Selected text:
########
By Robyn Hagan Cain | Last updated on

We all knew that the Ninth Circuit Court of Appeals Prop 8 ruling wasn't the end of the Perry v. Brown battle; the question, however, was whether ProtectMarriage would take its fight to the full Ninth Circuit, or if it would skip an en banc rehearing request and head straight to the Supreme Court.

We got our answer Monday.

Charles Cooper, the lead attorney for the Prop 8 proponents, said ProtectMarriage will be asking the Ninth Circuit Court of Appeals for an en banc rehearing of the three-judge panel decision holding that Prop 8 is unconstitutional, reports Metro Weekly. If the court grants the request, Chief Judge Alex Kozinski and 10 randomly selected judges from the Ninth Circuit would hear the case under the court’s limited en banc rehearing rule.

Virtually every media outlet covering the en banc rehearing request has reached the same conclusion: a Ninth Circuit rehearing would effectively prevent the Supreme Court from taking up the case before the presidential election. Adam Liptak at The New York Times has suggested that rehearing could result in a bigger loss for ProtectMarriage, (as in a constitutional right to marry, rather than the narrow equal protection argument that Judge Stephen Reinhardt asserted), which might compel the Nine to grant certiorari in the case.

We can think of another reason why the Prop 8 proponents might want to delay a Supreme Court appeal: Kamala Harris.

Tom Goldstein of SCOTUSblog suggested last week that Justice Ginsburg will retire if President Obama wins reelection, and that California Attorney General Kamala Harris is the “ideal” candidate to replace Justice Ginsburg.

Let’s take that idea one step further. If Obama wins, there’s a chance that Harris could be one of the Nine by the time the Perry v. Brown reaches the Supreme Court. If Harris is on the Court for the Perry v. Brown review, she would probably recuse herself from hearing the case. (Harris refused to defend Prop 8 as Attorney General, prompting the standing controversy that the California Supreme Court resolved in November so objectivity, especially in this recusal-heavy climate, would be a hard sell.)

Convincing an eight-judge panel that’s missing a liberal vote seems like a good start for Protect Marriage.

We recognize that this theory incorporates a number of variables that may never come to fruition, but think about it from ProtectMarriage’s position: Prop 8 has already been declared unconstitutional. What do they have to lose by delaying the case in en banc rehearing and hoping for a SCOTUS shakeup?
########
Listed entries:
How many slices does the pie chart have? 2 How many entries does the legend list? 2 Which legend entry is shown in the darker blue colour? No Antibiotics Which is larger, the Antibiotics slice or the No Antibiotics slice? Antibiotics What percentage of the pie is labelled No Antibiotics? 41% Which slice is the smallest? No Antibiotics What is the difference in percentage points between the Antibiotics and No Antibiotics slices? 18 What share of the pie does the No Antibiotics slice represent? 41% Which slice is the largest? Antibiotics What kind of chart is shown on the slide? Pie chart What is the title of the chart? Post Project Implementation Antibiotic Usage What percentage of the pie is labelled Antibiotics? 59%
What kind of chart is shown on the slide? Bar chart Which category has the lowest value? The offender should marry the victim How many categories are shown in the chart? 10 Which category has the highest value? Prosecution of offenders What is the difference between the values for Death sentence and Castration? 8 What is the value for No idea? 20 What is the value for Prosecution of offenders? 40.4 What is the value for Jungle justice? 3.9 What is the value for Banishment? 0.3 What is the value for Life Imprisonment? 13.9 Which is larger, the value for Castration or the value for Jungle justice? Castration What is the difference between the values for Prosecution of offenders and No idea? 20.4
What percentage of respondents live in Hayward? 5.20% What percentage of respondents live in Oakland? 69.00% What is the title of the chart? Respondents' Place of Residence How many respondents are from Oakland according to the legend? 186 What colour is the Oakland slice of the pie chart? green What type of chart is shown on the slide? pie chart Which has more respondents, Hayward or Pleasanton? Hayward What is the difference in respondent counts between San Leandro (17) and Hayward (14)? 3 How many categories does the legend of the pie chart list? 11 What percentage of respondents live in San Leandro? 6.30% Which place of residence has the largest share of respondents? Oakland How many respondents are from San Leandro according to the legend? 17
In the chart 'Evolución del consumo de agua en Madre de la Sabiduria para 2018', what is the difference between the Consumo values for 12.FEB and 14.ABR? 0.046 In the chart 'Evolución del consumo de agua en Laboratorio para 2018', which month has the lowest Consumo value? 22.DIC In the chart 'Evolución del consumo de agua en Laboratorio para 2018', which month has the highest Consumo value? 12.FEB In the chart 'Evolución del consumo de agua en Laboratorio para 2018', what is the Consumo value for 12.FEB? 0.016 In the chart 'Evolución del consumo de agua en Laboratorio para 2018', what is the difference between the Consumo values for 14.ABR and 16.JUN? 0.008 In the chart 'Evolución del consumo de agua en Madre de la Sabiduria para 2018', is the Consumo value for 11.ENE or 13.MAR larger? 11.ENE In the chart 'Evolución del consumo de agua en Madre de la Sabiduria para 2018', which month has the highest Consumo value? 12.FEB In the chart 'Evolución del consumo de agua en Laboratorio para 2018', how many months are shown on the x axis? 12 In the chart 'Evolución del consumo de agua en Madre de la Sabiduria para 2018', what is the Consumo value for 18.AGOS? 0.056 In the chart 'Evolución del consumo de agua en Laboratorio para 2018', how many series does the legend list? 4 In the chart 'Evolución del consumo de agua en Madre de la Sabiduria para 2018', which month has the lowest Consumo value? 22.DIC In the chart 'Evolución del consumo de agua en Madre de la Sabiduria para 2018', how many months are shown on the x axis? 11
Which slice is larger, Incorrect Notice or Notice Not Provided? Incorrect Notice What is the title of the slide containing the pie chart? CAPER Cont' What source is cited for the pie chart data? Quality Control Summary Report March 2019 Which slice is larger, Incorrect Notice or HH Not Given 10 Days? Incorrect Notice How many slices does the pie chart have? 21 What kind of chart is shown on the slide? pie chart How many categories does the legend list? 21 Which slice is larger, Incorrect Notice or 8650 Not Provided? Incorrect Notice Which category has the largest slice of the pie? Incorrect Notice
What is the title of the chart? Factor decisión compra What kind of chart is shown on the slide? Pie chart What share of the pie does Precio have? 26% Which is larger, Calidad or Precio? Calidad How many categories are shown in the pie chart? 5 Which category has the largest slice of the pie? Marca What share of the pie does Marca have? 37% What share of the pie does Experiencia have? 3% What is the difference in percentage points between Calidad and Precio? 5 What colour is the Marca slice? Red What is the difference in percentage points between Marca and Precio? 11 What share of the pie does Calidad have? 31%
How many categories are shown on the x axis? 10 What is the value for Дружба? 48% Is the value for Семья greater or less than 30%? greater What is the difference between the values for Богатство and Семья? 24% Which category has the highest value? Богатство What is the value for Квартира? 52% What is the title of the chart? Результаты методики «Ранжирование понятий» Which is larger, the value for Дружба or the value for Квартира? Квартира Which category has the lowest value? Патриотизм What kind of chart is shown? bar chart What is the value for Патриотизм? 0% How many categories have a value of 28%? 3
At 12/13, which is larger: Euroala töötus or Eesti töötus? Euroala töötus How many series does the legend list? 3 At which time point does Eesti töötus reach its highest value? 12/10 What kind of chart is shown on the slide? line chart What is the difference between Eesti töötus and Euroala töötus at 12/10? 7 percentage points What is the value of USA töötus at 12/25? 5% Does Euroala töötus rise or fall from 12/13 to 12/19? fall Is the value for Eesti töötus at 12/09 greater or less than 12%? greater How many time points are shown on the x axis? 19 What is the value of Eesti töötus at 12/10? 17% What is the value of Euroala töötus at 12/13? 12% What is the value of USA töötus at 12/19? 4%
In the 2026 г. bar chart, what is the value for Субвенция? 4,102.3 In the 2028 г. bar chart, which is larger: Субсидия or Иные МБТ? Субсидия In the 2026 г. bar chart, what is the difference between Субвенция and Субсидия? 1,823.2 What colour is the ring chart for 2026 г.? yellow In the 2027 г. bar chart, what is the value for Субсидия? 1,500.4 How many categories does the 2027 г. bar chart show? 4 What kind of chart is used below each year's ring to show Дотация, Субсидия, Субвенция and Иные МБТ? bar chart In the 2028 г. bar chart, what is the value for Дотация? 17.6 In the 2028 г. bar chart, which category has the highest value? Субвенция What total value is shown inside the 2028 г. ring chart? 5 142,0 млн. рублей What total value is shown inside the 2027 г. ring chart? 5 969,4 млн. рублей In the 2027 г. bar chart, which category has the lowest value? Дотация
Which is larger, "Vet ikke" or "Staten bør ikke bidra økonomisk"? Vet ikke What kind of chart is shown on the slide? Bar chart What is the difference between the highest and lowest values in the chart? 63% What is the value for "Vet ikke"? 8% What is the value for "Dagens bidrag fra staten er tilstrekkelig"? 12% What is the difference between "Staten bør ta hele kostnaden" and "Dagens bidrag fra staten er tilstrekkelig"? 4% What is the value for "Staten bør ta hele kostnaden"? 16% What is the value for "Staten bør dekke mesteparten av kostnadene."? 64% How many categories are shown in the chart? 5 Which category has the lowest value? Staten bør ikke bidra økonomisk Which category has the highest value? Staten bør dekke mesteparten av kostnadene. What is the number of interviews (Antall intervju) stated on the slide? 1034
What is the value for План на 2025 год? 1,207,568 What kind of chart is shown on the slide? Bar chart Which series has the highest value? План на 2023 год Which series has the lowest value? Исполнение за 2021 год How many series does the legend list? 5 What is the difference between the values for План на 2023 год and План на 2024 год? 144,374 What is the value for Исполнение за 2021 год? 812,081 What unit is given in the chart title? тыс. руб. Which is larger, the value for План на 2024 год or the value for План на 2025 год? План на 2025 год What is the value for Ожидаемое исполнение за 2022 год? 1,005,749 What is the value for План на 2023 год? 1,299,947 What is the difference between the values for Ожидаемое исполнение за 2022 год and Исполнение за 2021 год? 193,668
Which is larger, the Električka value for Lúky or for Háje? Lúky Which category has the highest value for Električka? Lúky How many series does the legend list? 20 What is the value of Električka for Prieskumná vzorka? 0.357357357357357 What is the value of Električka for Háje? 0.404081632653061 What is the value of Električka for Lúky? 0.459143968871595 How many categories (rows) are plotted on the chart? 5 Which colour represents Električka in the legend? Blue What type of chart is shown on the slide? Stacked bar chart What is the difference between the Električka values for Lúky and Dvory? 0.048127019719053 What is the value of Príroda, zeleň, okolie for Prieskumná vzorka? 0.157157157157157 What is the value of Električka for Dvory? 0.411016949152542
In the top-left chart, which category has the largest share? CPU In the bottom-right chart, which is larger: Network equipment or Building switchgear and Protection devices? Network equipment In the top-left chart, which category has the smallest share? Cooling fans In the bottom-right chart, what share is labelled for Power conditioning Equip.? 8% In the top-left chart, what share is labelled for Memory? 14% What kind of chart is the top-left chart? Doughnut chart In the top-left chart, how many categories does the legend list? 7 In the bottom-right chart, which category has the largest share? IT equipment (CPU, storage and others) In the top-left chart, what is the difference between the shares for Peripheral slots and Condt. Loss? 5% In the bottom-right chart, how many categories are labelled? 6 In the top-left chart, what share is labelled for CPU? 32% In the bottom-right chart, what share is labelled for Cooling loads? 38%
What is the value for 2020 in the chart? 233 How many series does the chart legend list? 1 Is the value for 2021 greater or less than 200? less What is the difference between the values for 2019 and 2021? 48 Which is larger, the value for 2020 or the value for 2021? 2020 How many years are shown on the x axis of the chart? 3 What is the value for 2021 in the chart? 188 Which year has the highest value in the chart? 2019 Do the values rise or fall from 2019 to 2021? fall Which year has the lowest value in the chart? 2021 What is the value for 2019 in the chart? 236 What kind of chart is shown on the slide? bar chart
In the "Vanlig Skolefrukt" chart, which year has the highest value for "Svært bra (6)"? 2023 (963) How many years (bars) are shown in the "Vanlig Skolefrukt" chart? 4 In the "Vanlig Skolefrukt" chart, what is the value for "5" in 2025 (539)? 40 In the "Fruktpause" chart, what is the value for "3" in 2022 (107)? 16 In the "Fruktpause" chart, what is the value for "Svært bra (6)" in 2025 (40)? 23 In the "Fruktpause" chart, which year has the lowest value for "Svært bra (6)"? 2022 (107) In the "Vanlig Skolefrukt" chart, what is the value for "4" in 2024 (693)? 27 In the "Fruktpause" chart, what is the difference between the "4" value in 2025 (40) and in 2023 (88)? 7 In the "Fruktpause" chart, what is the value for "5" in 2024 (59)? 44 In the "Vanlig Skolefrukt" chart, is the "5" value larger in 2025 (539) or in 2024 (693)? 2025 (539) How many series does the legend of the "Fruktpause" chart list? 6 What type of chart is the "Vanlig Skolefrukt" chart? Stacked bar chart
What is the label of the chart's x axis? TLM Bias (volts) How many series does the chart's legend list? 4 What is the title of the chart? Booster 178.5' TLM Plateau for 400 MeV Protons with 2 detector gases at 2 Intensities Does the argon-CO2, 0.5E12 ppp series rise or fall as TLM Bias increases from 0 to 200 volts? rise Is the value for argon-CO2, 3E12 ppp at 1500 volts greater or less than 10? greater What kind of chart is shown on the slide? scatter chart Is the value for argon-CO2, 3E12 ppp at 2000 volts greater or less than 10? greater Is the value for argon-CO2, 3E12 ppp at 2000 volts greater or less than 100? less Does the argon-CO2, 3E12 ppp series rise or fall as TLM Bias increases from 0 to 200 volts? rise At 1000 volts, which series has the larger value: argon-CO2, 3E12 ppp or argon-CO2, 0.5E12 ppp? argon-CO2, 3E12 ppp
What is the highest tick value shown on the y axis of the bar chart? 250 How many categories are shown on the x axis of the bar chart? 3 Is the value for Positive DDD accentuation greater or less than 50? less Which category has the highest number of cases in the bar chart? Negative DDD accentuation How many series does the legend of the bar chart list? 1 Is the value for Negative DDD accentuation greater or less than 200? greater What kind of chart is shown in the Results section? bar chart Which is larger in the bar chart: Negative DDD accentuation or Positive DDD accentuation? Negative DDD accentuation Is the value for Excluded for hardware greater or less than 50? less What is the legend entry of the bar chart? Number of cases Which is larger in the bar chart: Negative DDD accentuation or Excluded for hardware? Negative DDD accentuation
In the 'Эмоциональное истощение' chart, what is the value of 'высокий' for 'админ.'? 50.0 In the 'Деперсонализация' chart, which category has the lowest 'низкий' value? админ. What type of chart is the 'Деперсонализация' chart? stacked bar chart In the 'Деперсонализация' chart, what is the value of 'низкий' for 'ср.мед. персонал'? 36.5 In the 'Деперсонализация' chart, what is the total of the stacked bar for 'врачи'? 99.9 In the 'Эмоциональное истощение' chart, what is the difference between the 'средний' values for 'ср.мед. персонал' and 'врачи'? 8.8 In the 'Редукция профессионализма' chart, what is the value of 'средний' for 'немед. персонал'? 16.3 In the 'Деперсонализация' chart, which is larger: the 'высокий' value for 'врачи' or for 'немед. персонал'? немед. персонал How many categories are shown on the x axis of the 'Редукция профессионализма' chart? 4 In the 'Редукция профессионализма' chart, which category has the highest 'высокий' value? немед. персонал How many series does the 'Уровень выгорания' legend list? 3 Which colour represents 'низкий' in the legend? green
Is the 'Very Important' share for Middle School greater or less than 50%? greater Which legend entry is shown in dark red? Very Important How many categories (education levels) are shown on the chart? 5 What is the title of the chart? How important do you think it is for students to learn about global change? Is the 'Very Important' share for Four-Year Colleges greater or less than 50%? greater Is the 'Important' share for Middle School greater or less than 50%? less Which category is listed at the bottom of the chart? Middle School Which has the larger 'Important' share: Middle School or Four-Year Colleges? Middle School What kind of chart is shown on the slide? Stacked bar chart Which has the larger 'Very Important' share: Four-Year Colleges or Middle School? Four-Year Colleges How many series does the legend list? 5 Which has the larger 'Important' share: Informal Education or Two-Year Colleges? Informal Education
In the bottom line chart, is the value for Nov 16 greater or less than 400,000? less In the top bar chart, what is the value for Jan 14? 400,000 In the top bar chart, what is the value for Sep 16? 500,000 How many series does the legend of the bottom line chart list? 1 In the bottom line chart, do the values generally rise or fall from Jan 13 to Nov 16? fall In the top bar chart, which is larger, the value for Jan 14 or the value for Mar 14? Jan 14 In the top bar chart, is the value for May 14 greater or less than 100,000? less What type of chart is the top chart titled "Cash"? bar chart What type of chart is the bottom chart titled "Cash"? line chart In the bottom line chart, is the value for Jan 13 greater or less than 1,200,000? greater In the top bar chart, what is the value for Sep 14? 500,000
########
The problem: From the Prop 8 article, please pull out everything from "Tom Goldstein of" down to "for Protect Marriage.", word for word.

Response area:
Tom Goldstein of SCOTUSblog suggested last week that Justice Ginsburg will retire if President Obama wins reelection, and that California Attorney General Kamala Harris is the “ideal” candidate to replace Justice Ginsburg.

Let’s take that idea one step further. If Obama wins, there’s a chance that Harris could be one of the Nine by the time the Perry v. Brown reaches the Supreme Court. If Harris is on the Court for the Perry v. Brown review, she would probably recuse herself from hearing the case. (Harris refused to defend Prop 8 as Attorney General, prompting the standing controversy that the California Supreme Court resolved in November so objectivity, especially in this recusal-heavy climate, would be a hard sell.)

Convincing an eight-judge panel that’s missing a liberal vote seems like a good start for Protect Marriage.